Testing for Bypassing Authorization Schema (OWASP-AZ-002)

https://www.owasp.org/index.php/Testing_for_Bypassing_Authorization_Schema_(OWASP-AZ-002)

Brief Summary

This kind of test focuses on verifying how the authorization schema has been implemented for each role/privilege to get access to reserved functions/resources.

此类测试主要测试认证框架对每个角色/权限访问预留函数/资源的实现情况。

Description of the Issue

For every specific role the tester holds during the assessment, for every function and request that the application executes during the post-authentication phase, it is necessary to verify:

在评估时，对测试者拥有的某个角色，在认证后对程序执行的每个函数或请求，进行一下验证：

• Is it possible to access that resource even if the user is not authenticated?
• 用户不被授权是否可以访问某个资源？
  
• Is it possible to access that resource after the log-out?
• 退出登录后用户是否还可以访问资源？
  
• Is it possible to access functions and resources that should be accessible to a user that holds a different role/privilege?
• 对拥有不同角色/权限的用户是否可以访问为其他角色/权限分配的函数或者资源？
  

Try to access the application as an administrative user and track all the administrative functions.

使用管理员用户访问应用程序并跟踪管理员的所有函数。

• Is it possible to access administrative functions also if the tester is logged as a user with standard privileges?
• 如测试者使用具有标准权限的用户登录，是否可以访问管理员函数？
  
• Is it possible to use these administrative functions as a user with a different role and for whom that action should be denied?
• 对不应该访问管理员函数的用户是否可以访问管理员函数？
  

Black Box testing and example

Testing for access to administrative functions 
For example, suppose that the 'AddUser.jsp' function is part of the administrative menu of the application, and it is possible to access it by requesting the following URL:

例如，如果AddUser.jsp函数是应用程序的管理员菜单，查看通过下列URL是否可以访问：

 https://www.example.com/admin/addUser.jsp 

Then, the following HTTP request is generated when calling the AddUser function:

POST /admin/addUser.jsp HTTP/1.1
Host: www.example.com
[other HTTP headers]

userID=fakeuser&role=3&group=grp001

What happens if a non-administrative user tries to execute that request? Will the user be created? If so, can the new user use her privileges?

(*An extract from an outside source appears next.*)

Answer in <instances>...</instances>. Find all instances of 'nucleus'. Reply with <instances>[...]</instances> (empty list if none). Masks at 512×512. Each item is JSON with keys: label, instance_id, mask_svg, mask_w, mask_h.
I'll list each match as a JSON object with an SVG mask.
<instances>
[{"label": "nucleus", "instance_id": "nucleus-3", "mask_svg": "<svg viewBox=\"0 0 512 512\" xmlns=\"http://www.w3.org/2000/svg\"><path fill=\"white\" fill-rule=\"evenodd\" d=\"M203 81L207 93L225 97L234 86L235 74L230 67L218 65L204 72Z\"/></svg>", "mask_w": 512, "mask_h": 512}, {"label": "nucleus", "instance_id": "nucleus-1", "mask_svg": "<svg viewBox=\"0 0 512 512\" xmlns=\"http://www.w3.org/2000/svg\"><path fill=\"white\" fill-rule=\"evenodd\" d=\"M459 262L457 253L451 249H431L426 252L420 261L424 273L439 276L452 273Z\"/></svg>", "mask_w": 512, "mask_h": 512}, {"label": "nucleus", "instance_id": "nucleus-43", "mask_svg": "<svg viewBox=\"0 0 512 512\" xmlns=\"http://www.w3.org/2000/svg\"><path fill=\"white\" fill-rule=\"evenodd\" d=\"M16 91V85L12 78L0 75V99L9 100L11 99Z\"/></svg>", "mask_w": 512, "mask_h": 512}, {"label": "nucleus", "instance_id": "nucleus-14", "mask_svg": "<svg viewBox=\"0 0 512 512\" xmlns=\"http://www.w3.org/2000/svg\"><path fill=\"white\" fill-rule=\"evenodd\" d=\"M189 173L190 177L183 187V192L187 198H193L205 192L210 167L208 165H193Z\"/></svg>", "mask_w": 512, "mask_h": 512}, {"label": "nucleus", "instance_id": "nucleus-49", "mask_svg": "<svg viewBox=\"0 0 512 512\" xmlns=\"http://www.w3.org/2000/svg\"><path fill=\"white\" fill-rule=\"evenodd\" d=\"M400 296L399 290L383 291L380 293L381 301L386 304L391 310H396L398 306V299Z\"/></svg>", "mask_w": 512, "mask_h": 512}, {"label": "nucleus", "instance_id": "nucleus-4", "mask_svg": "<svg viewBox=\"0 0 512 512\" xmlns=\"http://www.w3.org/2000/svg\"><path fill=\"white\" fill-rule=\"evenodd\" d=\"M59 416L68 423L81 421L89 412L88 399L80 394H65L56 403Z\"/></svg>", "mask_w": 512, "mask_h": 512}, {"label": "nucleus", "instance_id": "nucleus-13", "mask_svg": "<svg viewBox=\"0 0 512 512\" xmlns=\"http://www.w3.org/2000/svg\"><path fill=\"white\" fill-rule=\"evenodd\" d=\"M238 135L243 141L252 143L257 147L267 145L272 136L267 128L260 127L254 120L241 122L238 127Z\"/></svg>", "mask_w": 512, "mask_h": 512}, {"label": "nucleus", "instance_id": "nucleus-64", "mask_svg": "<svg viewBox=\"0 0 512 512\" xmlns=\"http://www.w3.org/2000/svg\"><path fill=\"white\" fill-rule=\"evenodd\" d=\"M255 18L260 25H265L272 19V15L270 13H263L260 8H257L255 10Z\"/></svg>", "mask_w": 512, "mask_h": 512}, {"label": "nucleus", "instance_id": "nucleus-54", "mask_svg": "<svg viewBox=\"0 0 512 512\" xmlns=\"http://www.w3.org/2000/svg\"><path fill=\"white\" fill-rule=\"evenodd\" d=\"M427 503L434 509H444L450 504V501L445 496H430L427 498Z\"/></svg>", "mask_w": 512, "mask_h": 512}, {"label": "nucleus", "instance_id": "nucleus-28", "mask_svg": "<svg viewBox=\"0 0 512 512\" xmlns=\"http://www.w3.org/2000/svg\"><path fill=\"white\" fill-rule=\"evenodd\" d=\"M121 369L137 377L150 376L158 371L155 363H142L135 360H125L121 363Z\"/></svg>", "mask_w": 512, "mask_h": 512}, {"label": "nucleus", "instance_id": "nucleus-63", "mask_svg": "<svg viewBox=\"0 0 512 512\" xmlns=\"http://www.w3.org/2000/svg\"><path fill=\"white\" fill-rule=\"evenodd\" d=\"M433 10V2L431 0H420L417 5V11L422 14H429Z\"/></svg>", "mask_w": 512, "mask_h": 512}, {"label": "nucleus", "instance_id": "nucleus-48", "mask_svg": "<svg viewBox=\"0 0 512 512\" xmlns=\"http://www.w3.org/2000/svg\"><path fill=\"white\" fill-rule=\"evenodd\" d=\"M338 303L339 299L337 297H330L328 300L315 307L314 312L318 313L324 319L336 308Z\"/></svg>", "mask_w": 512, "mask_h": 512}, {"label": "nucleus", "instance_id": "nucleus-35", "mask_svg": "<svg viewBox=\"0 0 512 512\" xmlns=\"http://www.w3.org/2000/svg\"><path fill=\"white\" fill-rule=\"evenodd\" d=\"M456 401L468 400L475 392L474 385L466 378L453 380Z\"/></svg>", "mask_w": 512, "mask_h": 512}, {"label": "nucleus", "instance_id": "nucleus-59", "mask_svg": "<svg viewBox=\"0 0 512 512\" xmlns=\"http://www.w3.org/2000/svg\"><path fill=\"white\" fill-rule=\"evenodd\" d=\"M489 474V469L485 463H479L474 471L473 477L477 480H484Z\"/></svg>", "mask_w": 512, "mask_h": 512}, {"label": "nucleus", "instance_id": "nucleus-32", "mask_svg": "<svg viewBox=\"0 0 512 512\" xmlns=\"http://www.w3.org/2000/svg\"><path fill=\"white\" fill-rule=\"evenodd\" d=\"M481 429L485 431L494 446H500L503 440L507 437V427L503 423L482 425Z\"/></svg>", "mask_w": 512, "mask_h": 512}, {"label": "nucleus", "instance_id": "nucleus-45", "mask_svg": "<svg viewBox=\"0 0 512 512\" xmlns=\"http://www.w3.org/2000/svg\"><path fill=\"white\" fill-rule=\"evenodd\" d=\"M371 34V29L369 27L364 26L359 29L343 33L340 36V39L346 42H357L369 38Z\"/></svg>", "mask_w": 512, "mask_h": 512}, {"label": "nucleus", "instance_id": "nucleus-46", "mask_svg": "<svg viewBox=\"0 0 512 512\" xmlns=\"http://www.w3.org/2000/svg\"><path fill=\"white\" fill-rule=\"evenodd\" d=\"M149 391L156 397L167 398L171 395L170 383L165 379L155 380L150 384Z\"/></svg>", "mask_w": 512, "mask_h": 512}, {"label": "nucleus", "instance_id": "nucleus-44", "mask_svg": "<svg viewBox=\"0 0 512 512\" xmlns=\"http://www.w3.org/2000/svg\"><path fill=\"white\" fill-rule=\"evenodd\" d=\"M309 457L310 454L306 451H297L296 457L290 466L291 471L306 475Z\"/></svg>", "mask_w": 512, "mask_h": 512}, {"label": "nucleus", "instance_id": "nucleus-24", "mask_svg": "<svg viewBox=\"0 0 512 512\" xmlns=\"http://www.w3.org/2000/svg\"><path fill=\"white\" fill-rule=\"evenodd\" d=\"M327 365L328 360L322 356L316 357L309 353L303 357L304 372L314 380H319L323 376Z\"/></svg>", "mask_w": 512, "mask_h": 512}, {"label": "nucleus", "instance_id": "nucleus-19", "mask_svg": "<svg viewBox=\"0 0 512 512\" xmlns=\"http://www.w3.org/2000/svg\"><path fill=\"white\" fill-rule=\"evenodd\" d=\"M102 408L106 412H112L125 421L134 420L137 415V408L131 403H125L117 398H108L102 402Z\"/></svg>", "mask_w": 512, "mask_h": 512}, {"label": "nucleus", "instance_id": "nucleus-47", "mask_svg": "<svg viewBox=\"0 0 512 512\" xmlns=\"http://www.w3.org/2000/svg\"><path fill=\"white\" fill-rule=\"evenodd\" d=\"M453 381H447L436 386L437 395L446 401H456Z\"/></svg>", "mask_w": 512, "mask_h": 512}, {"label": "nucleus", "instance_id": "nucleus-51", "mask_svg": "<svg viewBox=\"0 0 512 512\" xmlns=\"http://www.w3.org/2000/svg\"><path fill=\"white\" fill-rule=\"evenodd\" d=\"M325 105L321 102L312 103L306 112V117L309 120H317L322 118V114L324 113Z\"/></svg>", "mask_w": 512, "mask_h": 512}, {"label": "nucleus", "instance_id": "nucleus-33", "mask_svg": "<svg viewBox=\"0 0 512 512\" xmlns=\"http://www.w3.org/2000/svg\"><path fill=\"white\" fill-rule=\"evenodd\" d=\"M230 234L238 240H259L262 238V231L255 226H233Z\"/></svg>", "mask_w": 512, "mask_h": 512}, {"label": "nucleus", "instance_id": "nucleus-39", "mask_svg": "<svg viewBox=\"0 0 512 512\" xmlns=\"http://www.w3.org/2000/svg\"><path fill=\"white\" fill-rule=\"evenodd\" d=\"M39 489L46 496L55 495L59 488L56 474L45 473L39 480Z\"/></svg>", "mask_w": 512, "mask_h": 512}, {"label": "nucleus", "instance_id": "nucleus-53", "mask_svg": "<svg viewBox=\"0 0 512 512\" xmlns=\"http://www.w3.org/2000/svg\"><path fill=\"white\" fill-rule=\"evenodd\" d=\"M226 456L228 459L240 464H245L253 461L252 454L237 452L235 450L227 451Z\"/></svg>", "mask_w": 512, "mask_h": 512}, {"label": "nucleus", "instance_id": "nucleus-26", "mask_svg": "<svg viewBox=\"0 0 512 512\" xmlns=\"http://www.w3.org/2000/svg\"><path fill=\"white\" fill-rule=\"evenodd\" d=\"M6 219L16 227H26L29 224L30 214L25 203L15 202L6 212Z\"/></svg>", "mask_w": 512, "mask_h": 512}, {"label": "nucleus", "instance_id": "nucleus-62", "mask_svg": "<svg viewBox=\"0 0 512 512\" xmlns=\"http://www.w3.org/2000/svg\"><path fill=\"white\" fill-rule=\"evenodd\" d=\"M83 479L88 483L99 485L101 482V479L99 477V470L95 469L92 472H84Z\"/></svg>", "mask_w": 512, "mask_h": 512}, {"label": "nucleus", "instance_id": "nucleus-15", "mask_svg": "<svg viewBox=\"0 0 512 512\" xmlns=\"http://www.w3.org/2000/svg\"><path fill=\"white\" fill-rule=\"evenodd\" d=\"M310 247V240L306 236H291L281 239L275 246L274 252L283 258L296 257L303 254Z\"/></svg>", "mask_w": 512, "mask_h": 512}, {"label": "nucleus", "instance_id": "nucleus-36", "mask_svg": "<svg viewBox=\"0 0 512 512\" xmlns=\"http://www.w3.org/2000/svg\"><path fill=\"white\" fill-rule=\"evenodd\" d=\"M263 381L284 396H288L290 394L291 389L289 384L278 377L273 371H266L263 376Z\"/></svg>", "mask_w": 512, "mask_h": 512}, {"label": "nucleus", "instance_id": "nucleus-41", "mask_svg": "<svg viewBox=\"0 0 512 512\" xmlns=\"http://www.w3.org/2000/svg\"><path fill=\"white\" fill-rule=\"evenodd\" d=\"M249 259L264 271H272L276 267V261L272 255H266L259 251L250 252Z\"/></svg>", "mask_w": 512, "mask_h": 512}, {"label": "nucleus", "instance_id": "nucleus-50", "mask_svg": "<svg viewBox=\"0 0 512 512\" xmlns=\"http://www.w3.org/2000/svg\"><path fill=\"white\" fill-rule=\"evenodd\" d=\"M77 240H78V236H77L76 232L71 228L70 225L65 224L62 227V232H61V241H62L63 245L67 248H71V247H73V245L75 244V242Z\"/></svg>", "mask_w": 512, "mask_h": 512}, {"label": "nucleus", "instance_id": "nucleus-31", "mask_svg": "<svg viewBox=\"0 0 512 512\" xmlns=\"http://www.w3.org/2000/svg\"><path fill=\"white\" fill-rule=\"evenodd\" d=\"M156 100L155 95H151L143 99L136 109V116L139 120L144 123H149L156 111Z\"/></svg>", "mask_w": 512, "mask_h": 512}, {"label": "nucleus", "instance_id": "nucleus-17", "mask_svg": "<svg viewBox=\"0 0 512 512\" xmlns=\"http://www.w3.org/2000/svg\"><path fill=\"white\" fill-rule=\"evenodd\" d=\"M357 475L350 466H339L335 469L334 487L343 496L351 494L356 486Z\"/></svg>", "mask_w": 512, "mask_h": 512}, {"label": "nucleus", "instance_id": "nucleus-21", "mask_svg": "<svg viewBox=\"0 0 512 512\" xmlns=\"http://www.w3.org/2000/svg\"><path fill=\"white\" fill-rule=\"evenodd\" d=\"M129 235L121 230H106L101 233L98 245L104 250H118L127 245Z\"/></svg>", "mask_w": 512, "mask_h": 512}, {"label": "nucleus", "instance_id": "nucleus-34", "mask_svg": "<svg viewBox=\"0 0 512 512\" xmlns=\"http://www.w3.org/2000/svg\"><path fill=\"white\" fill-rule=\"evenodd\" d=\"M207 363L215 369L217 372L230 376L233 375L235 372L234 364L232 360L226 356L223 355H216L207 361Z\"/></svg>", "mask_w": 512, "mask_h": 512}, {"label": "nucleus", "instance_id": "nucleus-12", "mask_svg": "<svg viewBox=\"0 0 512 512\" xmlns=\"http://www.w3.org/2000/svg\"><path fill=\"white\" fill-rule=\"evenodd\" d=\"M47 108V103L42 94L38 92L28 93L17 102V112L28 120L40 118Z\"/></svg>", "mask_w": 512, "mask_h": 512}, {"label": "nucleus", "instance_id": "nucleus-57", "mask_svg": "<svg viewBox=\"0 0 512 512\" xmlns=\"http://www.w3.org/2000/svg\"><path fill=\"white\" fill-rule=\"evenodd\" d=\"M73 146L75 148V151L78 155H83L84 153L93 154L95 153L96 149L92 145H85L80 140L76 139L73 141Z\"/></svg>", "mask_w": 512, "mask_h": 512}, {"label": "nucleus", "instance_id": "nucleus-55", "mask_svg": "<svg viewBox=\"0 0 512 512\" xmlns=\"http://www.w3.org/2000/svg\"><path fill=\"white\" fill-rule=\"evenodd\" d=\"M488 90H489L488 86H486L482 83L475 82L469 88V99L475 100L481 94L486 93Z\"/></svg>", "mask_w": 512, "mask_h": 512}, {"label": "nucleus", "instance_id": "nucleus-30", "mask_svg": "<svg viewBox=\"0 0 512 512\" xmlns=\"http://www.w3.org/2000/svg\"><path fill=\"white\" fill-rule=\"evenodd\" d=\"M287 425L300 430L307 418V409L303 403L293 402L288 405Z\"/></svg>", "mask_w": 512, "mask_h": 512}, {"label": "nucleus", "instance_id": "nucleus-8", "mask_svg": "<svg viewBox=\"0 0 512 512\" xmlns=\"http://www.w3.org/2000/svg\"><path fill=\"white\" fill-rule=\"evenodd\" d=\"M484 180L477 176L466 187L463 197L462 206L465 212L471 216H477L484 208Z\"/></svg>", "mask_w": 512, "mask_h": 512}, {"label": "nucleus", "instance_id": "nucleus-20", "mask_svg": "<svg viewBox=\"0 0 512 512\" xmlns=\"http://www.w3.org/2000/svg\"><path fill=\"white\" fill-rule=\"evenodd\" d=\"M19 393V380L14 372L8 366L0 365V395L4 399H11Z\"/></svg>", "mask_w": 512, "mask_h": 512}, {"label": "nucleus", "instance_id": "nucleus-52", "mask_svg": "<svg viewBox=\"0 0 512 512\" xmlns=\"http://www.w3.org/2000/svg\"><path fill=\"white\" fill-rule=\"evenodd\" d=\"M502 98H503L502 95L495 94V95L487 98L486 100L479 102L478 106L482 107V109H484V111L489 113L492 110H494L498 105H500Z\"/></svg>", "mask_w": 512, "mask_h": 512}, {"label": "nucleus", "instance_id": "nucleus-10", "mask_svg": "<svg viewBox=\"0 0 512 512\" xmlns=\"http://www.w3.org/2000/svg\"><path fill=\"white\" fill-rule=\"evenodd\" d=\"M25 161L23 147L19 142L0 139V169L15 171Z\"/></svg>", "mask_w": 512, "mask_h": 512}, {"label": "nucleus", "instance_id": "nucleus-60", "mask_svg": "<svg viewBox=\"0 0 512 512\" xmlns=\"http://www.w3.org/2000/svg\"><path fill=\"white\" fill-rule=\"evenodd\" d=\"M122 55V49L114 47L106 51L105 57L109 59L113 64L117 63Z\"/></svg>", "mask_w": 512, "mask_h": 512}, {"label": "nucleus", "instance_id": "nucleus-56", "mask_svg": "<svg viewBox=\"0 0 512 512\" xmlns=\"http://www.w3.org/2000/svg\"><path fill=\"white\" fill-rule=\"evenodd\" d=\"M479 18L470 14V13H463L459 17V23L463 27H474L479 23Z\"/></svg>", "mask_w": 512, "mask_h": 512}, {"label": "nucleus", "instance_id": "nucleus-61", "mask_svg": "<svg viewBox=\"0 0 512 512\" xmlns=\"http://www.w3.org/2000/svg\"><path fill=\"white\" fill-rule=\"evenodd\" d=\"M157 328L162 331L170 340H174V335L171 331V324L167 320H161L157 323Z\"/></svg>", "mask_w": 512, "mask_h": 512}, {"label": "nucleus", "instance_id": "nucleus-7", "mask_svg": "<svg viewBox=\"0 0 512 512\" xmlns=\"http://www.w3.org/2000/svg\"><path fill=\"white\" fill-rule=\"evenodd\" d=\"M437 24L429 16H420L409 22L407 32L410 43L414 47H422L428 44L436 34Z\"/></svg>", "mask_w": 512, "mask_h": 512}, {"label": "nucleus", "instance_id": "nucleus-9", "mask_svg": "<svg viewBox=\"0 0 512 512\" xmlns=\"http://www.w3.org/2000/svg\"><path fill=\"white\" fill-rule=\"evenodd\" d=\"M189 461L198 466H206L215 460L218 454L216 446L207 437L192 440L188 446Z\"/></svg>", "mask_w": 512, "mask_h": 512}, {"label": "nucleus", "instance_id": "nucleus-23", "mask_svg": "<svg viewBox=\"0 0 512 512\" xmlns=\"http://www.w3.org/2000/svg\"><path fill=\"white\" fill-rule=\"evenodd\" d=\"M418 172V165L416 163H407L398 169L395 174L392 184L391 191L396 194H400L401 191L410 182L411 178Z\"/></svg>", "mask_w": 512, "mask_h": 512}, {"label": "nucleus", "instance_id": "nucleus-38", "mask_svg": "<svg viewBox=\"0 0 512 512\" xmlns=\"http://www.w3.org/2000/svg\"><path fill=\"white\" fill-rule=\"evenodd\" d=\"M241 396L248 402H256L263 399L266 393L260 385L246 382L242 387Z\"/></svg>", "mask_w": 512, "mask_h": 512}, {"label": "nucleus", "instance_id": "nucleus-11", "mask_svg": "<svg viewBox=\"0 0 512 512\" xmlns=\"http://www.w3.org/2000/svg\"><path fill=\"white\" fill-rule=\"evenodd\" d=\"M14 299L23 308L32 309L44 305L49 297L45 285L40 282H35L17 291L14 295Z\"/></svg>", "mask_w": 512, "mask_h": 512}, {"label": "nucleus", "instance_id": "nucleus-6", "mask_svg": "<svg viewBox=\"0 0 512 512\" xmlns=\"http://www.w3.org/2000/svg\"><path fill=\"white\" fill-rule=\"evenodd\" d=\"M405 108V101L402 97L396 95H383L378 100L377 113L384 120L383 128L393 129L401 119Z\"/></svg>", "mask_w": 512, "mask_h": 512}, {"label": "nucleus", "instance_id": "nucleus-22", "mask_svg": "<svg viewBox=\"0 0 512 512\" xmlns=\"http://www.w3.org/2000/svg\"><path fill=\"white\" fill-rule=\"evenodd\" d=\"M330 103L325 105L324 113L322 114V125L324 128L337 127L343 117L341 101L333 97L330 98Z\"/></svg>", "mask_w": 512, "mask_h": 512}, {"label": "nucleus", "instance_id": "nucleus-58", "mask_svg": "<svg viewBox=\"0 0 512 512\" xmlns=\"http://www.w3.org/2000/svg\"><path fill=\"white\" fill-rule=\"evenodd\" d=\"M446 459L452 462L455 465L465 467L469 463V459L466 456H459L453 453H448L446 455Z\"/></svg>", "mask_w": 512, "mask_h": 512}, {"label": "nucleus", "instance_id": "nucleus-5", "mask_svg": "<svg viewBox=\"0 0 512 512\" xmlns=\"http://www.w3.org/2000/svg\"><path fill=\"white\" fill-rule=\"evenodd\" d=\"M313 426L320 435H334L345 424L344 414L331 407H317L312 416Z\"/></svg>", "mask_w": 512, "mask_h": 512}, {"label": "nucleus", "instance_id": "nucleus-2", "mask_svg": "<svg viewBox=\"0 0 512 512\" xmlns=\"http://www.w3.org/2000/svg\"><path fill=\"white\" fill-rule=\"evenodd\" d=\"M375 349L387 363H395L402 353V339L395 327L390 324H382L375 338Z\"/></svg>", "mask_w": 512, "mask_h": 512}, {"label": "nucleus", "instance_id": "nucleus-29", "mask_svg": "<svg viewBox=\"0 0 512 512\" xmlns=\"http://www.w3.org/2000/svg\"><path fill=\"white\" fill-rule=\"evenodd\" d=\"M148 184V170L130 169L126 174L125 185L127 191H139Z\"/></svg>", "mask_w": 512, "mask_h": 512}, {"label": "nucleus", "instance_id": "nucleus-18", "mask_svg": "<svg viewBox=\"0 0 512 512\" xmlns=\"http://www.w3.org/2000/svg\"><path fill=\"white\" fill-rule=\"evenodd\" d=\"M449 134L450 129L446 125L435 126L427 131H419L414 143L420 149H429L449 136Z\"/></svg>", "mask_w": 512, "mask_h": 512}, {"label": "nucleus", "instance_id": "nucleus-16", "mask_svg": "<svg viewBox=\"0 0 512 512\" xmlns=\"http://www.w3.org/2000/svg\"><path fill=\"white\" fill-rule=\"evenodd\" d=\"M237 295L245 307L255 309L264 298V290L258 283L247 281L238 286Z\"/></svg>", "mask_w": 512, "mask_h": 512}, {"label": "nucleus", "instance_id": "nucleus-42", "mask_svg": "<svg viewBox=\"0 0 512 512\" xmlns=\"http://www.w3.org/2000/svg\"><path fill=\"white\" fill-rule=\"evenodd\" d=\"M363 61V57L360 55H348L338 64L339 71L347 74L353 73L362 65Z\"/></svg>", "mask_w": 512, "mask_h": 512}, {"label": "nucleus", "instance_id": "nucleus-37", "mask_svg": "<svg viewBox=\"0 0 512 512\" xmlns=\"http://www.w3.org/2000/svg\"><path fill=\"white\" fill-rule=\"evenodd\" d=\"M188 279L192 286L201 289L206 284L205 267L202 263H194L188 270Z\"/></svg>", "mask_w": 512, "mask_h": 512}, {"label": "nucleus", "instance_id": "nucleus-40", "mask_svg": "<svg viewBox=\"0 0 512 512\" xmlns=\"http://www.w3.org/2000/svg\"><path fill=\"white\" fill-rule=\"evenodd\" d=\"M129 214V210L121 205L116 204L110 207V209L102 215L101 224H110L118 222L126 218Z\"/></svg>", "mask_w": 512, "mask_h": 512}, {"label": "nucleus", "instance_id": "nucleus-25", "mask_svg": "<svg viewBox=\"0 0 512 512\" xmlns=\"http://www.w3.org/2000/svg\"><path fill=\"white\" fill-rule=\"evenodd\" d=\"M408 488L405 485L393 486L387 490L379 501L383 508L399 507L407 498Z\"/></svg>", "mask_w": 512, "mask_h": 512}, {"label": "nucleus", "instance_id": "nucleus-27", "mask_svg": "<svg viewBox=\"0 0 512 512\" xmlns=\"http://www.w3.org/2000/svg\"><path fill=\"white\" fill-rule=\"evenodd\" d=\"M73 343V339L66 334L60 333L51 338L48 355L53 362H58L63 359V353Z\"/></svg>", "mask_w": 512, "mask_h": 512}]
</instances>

如果非管理员用户执行这个请求会产生什么效果？是否新用户会被创建？如果这样，是否新用户拥有权限？

Testing for access to resources assigned to a different role 
Analyze, for example, an application that uses a shared directory to store temporary PDF files for different users. Suppose that documentABC.pdf should be accessible only by the user test1 with roleA. Verify if user test2 with roleB can access that resource. 

例如，应用程序使用共享目录为不同的用户存储临时PDF文件，假设ABC.pdf应该仅能被具有roleA权限的test1访问，验证具有roleB权限的test2是否也可以访问。